EXERCISE → Copy all of the items below word for word, line by line.

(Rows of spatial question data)
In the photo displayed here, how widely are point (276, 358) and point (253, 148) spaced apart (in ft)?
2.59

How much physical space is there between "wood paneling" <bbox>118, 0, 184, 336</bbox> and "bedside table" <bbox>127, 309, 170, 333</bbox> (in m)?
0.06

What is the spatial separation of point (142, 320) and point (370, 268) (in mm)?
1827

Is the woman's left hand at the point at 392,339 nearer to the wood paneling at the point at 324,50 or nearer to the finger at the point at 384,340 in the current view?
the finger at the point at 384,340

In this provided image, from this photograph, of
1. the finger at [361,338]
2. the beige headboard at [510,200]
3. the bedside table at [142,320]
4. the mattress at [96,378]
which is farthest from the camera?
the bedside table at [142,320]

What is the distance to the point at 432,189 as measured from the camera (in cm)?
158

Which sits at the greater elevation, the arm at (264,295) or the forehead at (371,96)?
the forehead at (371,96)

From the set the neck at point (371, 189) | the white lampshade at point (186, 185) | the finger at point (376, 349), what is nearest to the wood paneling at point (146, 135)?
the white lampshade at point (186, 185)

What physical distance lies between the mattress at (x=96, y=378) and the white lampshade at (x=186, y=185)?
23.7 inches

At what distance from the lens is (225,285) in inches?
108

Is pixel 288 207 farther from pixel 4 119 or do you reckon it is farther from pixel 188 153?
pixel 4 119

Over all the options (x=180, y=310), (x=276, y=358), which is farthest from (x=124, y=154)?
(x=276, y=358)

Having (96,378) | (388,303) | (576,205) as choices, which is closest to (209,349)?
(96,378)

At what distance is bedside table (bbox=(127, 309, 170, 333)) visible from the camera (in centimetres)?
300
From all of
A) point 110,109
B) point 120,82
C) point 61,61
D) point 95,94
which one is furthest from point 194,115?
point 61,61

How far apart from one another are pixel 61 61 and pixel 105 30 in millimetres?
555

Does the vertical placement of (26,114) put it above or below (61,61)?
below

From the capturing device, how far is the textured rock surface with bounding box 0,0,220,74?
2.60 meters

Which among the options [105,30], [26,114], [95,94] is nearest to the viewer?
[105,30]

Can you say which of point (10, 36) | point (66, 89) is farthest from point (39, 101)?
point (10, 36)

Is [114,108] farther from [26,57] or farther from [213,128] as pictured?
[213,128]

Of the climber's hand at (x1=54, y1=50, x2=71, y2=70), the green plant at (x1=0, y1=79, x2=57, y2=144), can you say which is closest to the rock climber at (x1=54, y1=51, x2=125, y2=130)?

REPLY →
In the photo displayed here, how widely are point (276, 358) and point (253, 148) spaced apart (in ft)?
2.59

How much physical space is there between "wood paneling" <bbox>118, 0, 184, 336</bbox> and "bedside table" <bbox>127, 309, 170, 333</bbox> (in m)?
0.06

What is the spatial separation of point (142, 320) and point (370, 268) (in mm)?
1827

Is the woman's left hand at the point at 392,339 nearer to the wood paneling at the point at 324,50 or nearer to the finger at the point at 384,340 in the current view?
the finger at the point at 384,340

In this provided image, from this photograph, of
1. the finger at [361,338]
2. the beige headboard at [510,200]
3. the bedside table at [142,320]
4. the mattress at [96,378]
which is farthest from the camera?
the bedside table at [142,320]

What is the distance to the point at 432,189 as measured from the camera (in cm)?
158

Which sits at the greater elevation, the arm at (264,295) or the forehead at (371,96)?
the forehead at (371,96)

From the set the neck at point (371, 189) | the white lampshade at point (186, 185) | the finger at point (376, 349), what is nearest to the wood paneling at point (146, 135)?
the white lampshade at point (186, 185)

What physical distance lies between the mattress at (x=96, y=378) and the white lampshade at (x=186, y=185)?
23.7 inches

At what distance from the lens is (225,285) in inches?
108

Is pixel 288 207 farther from pixel 4 119 or do you reckon it is farther from pixel 188 153?
pixel 4 119

Over all the options (x=180, y=310), (x=276, y=358), which is farthest from (x=124, y=154)?
(x=276, y=358)

Having (96,378) | (388,303) | (576,205) as choices, which is closest to (209,349)?
(96,378)

At what distance is bedside table (bbox=(127, 309, 170, 333)) visible from the camera (in centimetres)?
300
From all of
A) point 110,109
B) point 120,82
C) point 61,61
D) point 95,94
which one is furthest from point 194,115?
point 61,61

How far apart from one another are pixel 61 61 and pixel 105 30 in millimetres?
555

Does the vertical placement of (26,114) put it above or below (61,61)?
below

From the capturing device, how far is the textured rock surface with bounding box 0,0,220,74?
2.60 meters

Which among the options [105,30], [26,114], [95,94] is nearest to the viewer?
[105,30]

Can you say which of point (10, 36) | point (66, 89) is farthest from point (39, 101)?
point (10, 36)

Is [114,108] farther from [26,57] or farther from [213,128] as pictured?
[213,128]

Of the climber's hand at (x1=54, y1=50, x2=71, y2=70), the green plant at (x1=0, y1=79, x2=57, y2=144), can you say which is closest to the rock climber at (x1=54, y1=51, x2=125, y2=130)?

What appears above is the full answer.